_GOAL_: From the line with "The photograph has" up to and including the line with "From among all", change "shadow on grass" to "grass shadow" and reproduce only those lines, leaving everything else in them unchanged.

_DATA SUPPLIED_:
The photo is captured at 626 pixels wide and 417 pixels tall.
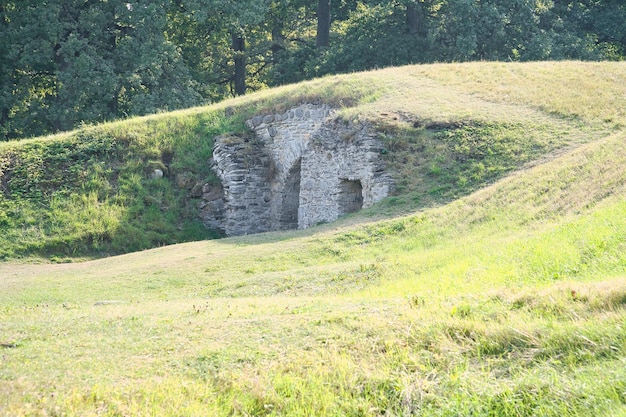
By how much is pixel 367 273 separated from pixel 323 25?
25267mm

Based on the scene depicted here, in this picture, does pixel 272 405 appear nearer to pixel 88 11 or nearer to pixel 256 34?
pixel 88 11

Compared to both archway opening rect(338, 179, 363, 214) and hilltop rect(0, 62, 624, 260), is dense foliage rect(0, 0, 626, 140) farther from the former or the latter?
archway opening rect(338, 179, 363, 214)

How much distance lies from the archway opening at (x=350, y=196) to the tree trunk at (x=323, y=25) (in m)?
16.7

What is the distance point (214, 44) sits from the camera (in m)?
34.6

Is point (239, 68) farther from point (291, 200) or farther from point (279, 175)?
point (291, 200)

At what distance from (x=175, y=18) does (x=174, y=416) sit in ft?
101

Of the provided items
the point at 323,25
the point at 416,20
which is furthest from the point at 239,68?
the point at 416,20

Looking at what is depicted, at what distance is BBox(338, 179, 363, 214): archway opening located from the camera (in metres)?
19.0

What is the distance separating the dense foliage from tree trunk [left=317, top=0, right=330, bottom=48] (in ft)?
0.16

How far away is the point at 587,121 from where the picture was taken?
60.0 ft

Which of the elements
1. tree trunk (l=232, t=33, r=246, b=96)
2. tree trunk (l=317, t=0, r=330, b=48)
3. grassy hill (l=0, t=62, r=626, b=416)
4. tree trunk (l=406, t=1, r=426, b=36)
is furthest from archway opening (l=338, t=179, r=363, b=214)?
tree trunk (l=232, t=33, r=246, b=96)

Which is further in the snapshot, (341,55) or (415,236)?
(341,55)

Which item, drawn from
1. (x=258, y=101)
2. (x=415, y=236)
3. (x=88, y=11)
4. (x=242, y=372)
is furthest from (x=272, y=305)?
(x=88, y=11)

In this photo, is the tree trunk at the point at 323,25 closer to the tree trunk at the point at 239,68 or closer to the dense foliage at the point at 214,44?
the dense foliage at the point at 214,44
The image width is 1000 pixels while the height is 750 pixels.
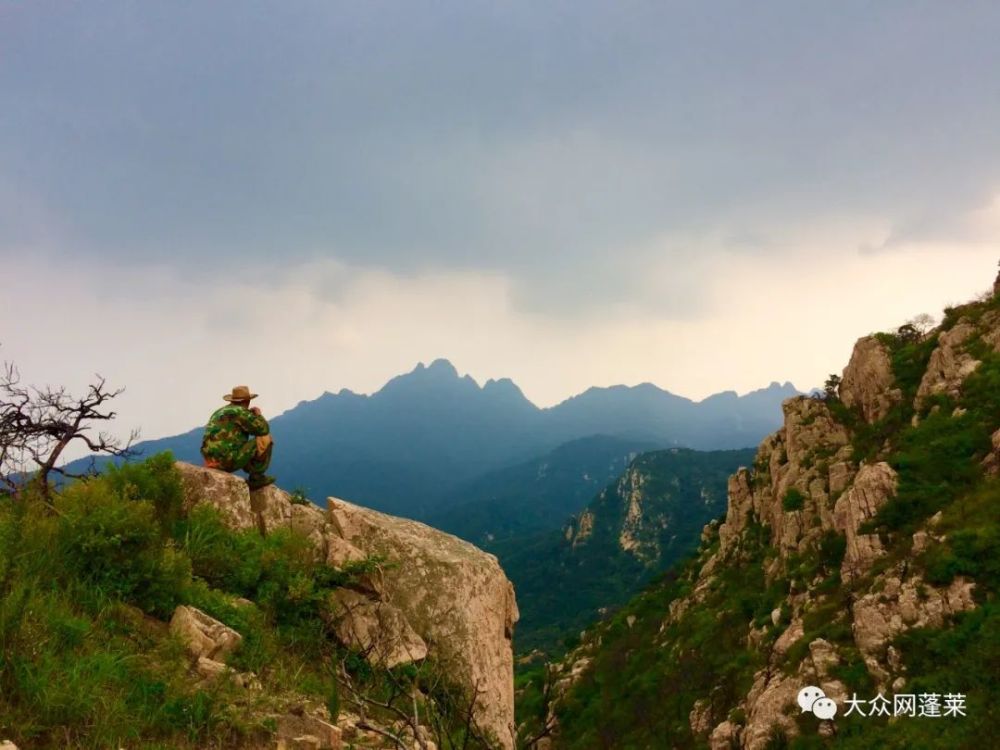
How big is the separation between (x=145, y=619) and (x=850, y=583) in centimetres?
3583

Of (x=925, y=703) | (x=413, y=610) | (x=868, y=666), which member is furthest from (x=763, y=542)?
(x=413, y=610)

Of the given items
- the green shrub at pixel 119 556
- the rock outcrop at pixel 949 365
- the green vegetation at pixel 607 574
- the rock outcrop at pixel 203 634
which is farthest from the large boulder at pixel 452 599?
the green vegetation at pixel 607 574

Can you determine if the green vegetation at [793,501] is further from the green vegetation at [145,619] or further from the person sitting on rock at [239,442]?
the person sitting on rock at [239,442]

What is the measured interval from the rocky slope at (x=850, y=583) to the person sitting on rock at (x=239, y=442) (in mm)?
8668

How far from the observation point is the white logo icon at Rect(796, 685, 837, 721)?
24234 mm

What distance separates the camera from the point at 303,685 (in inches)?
263

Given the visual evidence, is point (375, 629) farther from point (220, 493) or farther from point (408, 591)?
point (220, 493)

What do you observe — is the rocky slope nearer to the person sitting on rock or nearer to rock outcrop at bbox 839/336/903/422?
rock outcrop at bbox 839/336/903/422

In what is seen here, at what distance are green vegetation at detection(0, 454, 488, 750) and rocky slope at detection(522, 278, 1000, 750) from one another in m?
6.70

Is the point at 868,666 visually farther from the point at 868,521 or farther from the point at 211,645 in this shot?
the point at 211,645

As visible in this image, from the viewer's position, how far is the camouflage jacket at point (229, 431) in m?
10.9

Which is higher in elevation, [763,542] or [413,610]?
[413,610]

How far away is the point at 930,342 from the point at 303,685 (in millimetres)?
51091

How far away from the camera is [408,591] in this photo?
10234 mm
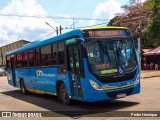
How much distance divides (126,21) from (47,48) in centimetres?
4017

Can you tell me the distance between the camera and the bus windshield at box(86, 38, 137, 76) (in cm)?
1176

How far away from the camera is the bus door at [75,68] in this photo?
12076mm

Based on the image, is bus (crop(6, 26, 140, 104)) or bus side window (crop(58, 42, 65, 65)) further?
bus side window (crop(58, 42, 65, 65))

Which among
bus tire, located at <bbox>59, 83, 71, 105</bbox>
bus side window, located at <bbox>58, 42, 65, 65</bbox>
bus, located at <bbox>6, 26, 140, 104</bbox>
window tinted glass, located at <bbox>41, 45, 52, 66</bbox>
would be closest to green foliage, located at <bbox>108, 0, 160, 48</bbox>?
window tinted glass, located at <bbox>41, 45, 52, 66</bbox>

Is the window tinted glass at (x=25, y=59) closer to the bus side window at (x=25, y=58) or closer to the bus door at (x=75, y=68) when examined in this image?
the bus side window at (x=25, y=58)

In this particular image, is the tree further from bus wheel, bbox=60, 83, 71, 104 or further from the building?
the building

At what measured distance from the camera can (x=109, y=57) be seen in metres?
11.9

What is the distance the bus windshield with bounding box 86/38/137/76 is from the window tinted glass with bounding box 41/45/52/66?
347 centimetres

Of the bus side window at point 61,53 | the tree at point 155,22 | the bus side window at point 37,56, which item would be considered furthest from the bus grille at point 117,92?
the tree at point 155,22

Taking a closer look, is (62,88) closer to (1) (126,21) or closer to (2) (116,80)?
(2) (116,80)

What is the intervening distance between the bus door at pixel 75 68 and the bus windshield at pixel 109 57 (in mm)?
450

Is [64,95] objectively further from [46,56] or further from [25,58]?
[25,58]

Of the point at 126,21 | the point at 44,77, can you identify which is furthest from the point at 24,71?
the point at 126,21

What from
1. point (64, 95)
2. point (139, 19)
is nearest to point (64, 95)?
point (64, 95)
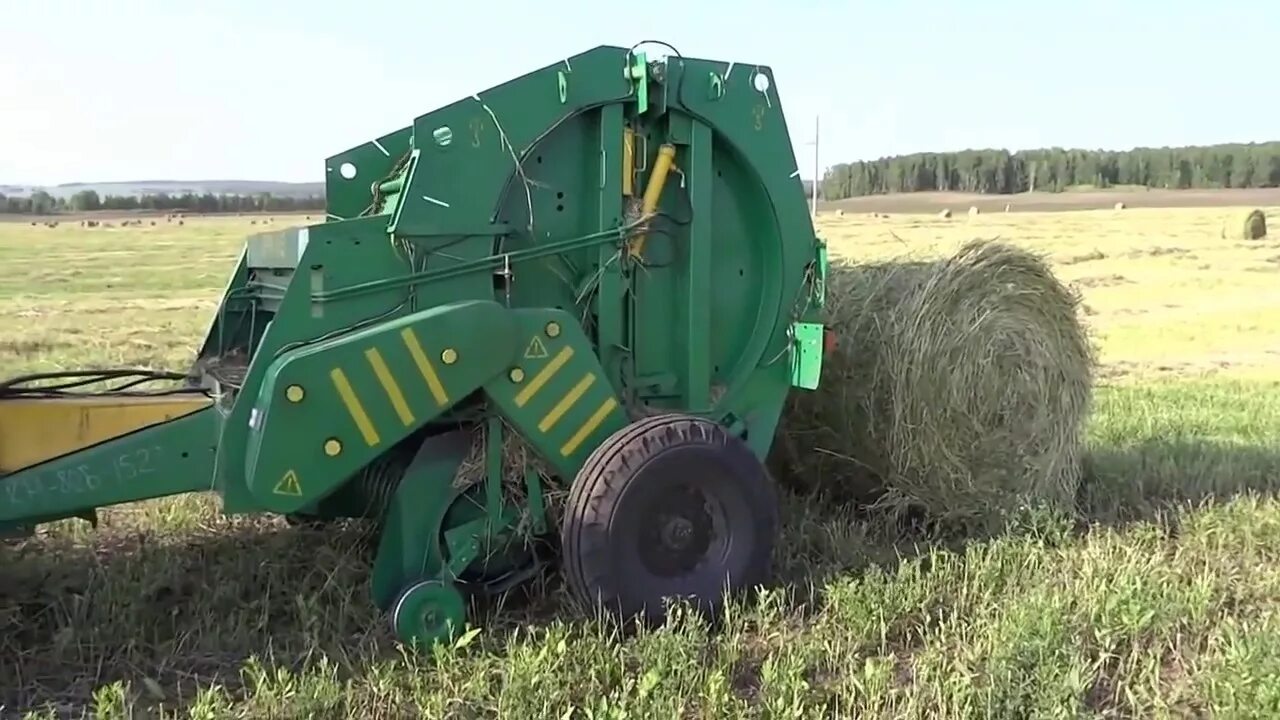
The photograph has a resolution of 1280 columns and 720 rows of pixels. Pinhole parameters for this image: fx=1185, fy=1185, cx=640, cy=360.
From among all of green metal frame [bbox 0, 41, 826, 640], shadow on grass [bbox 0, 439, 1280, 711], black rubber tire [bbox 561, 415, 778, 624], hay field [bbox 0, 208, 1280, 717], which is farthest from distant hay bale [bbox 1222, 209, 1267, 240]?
black rubber tire [bbox 561, 415, 778, 624]

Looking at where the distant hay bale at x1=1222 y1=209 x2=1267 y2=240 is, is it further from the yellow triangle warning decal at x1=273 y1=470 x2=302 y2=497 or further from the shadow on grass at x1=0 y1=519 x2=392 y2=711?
the yellow triangle warning decal at x1=273 y1=470 x2=302 y2=497

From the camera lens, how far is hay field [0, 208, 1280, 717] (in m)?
3.41

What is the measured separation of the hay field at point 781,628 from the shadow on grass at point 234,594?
0.01 metres

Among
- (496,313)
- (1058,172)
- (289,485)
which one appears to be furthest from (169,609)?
(1058,172)

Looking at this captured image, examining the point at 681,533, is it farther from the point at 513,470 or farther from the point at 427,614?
the point at 427,614

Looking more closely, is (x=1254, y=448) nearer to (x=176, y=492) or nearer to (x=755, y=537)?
(x=755, y=537)

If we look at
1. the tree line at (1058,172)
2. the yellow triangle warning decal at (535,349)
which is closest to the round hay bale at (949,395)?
the yellow triangle warning decal at (535,349)

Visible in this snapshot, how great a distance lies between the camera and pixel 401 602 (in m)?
3.78

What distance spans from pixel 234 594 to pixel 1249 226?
29569mm

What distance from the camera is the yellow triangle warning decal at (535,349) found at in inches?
155

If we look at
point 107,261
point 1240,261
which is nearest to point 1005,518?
point 1240,261

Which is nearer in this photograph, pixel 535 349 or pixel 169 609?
pixel 535 349

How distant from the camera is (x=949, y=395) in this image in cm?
513

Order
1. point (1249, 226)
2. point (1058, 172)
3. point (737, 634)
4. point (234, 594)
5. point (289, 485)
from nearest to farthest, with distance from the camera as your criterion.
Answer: point (289, 485) → point (737, 634) → point (234, 594) → point (1249, 226) → point (1058, 172)
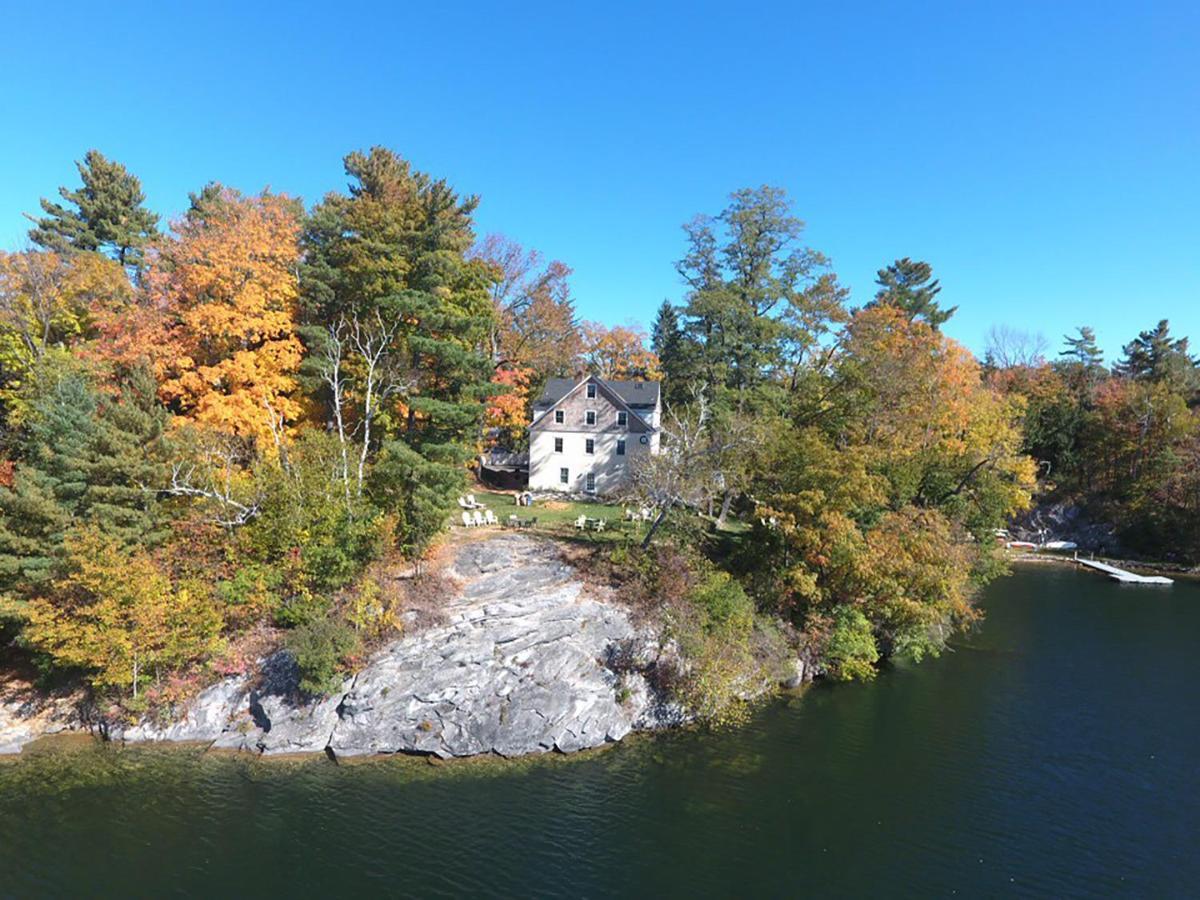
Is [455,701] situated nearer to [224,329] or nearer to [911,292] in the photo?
[224,329]

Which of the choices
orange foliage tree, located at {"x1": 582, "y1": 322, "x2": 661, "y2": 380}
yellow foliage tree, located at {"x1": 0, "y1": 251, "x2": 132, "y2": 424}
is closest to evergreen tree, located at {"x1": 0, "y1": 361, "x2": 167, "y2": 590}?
yellow foliage tree, located at {"x1": 0, "y1": 251, "x2": 132, "y2": 424}

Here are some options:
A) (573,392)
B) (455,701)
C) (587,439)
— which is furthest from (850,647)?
(573,392)

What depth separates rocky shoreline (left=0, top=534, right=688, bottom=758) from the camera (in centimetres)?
2278

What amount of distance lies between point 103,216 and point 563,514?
4488 centimetres

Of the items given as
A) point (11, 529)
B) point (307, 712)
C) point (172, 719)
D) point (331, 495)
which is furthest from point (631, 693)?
point (11, 529)

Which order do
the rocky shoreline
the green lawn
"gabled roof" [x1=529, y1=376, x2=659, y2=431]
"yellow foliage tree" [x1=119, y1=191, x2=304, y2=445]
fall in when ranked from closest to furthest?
the rocky shoreline → "yellow foliage tree" [x1=119, y1=191, x2=304, y2=445] → the green lawn → "gabled roof" [x1=529, y1=376, x2=659, y2=431]

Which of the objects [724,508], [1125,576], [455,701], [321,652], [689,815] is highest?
[724,508]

_TASK RESULT_:
The photograph has a resolution of 1280 columns and 720 rows of pixels. Pinhole parameters for this image: fx=1185, fy=1185, cx=640, cy=360.
From among all of green metal frame [bbox 0, 41, 826, 640], grass shadow [bbox 0, 439, 1280, 711], black rubber tire [bbox 561, 415, 778, 624], hay field [bbox 0, 208, 1280, 717], which is farthest from distant hay bale [bbox 1222, 209, 1267, 240]?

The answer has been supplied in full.